Si l'instruction est plus égale, il en naît une plus grande égalité dans l'industrie, et dès lors dans les fortunes ; et l'égalité des fortunes contribue nécessairement à celle de l'instruction, tandis que l'égalité entre les peuples, comme celle qui s'établit pour chacun, ont encore l'une sur l'autre une influence mutuelle.
Enfin, l'instruction bien dirigée corrige l'inégalité naturelle des facultés, au lieu de la fortifier, comme les bonnes lois remédient à l'inégalité naturelle des moyens de subsistance ; comme dans les sociétés où les institutions auront amené cette égalité, la liberté, quoique soumise à une constitution régulière, sera plus étendue, plus entière que dans l'indépendance de la vie sauvage. Alors, l'art social aura rempli son but, celui d'assurer et d'étendre pour tous la jouissance des droits communs, auxquels ils sont appelés par la nature.

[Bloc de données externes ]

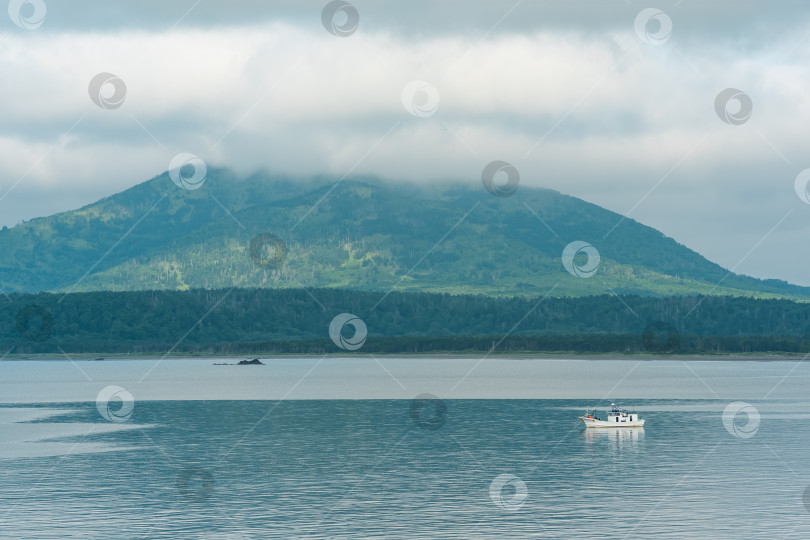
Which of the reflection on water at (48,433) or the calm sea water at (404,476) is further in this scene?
the reflection on water at (48,433)

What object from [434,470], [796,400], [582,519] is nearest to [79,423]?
[434,470]

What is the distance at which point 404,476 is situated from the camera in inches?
3415

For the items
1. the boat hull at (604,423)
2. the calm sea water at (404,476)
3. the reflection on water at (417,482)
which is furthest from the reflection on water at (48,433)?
the boat hull at (604,423)

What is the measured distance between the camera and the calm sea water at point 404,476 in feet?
216

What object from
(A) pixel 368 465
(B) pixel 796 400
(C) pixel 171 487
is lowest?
(C) pixel 171 487

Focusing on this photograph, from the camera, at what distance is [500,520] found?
67.1 m

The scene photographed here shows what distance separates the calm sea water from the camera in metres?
65.8

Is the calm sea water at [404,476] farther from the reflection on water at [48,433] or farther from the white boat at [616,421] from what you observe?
the white boat at [616,421]

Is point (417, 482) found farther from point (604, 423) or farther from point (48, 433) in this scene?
point (48, 433)

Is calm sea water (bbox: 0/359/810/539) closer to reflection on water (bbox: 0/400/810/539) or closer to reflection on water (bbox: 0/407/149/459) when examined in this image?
reflection on water (bbox: 0/400/810/539)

Les avantages réels, qui doivent résulter des progrès dont on vient de montrer une espérance presque certaine, ne peuvent avoir de terme que celui du perfectionnement même de l'espèce humaine, puisque, à mesure que divers genres d'égalité l'établiront pour des moyens plus vastes de pourvoir à nos besoins, pour une instruction plus étendue, pour une liberté plus complète, plus cette égalité sera réelle, plus elle sera près d'embrasser tout ce qui intéresse véritablement le bonheur des hommes.
QUESTIONS (10 points)
1) Relevez les marques de la présence de l'auteur contenues dans le premier paragraphe (Jusqu'à : "de le sauver") (2 pts)
2) Comment l'argumentation de Condorcet s'organise-t-elle
? Pour répondre à cette question, vous mettrez en évidence
les différentes étapes de son raisonnement en soulignant les
connecteurs logiques. (4 pts)
Puis vous dégagerez la conclusion à laquelle il parvient. (1
pt)
3) Relevez deux moyens de persuasion utilisés par l'auteur et proposez, pour chacun d'eux, deux exemples relevés dans le texte. (3 pts)
TRAVAIL D'ÉCRITURE (10 points)
Le passage proposé traduit le souci d'une culture concrète et pratique. Que pensez-vous de cette forme d'instruction ? Vous paraît-elle plus apte à vous préparer à la vie active qu'une culture théorique et livresque ?
Vous proposerez votre réponse, sous la forme d'un développement argumenté, illustré d'exemples précis.